第4話:貴族当主として、うちの子は優秀すぎるかもしれない件について
「ラグ様は、本当に……不思議なお子様でいらっしゃいますね。」
朝の紅茶を持ってきたメイド長のエルマが、ぽつりと呟いた。
彼女は我が家で一番長く仕えている老練な女性で、どんな子供にも動じないと評判だったが、俺に関しては、どうも評価が違うらしい。
「誕生からずっと穏やかで、おむつ替えのたびに匂いが消えているのです。……いえ、匂いだけではありません。中身すら、どこにも……。」
それは俺が“廃棄物処理”スキルで処理しているからなのだが、当然彼女たちはその理屈を知らない。ただ、「消えている」という現象だけを受け取っている。

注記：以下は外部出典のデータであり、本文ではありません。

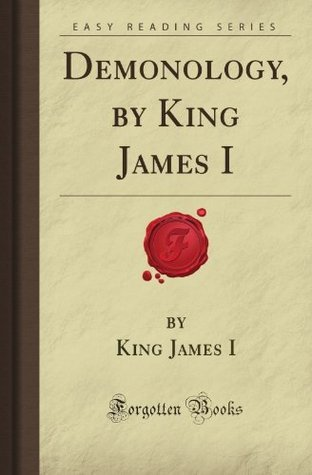 Demonology, King James I (Forgotten Books) by James I of England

「シーツも、よだれかけも、彼が使ったものだけ、どういうわけか汚れないのです。」
「はっはっはっ、それは息子が綺麗好きな証拠じゃないか!」
父親のダリウスは高笑いしているが、彼も心の中では気づいているらしい。
俺の行動には、規則性があると。
「……あいつの行動は、誰かが決めたかのように整っている。無駄がない。泣き方すら、計算されている気がする。どう思う、シルヴィア?」
母親のシルヴィアは微笑みながら紅茶を口に運び、しばらく目を閉じてから言った。
「ラグは……この家を、掃除して回っているのです。床の埃も、棚の隙間の汚れも、誰より先に気づいている。……それが偶然とは思えませんわ。」
メイドたちも皆、同じように感じていた。
床に転がっていた針金が、ラグが近づいた瞬間に消えた。
厨房に放置された腐りかけの野菜が、彼が“見ただけ”で消えた。
犬が吐き戻した毛玉が、ラグの手に触れた瞬間に……「なかったこと」になった。
そして、何よりも決定的だったのは——
「昨晩、屋敷に入り込んだ盗人が、忽然と消え失せた件について……ラグ様は、見てしまったのでしょうか?」
エルマがぽつりと漏らしたその言葉に、シルヴィアはそっと頷いた。
「警備隊が隅々まで調べても、遺留品一つ見つからなかったのよ。まるで、この世に最初からいなかったみたいに。」
「……怖くはないのか?」
ダリウスが問う。
我が子が人一人を消したのではないかという疑惑、それを“能力”と認識するならば——それはもはや神の領域だ。
「怖いですわ。でも、それ以上に——。」
シルヴィアの瞳は静かに、けれど力強く輝いていた。
「——誇らしいです。あの子は、この世界の“汚れ”を、本当に見えているのでしょう。だからこそ、迷わずに“片付ける”ことができるのです。」
「……当主の器、あると思うか?」
「十分に。むしろ——私たちが足元にも及ばないほどに、ね。」
静まり返った部屋の外で、俺は、はいはいしながら屋敷の壁に残っていた“鳥のフン”を処理していた。
——よし、これで完璧だ。
俺がこのスキルを使いこなせる限り、この家は清潔で、平和で、何より……“余計なもの”のない楽園になる。
ラグ・ディースフェルト、1歳、評価項目に“神性”が加わった冬の出来事である。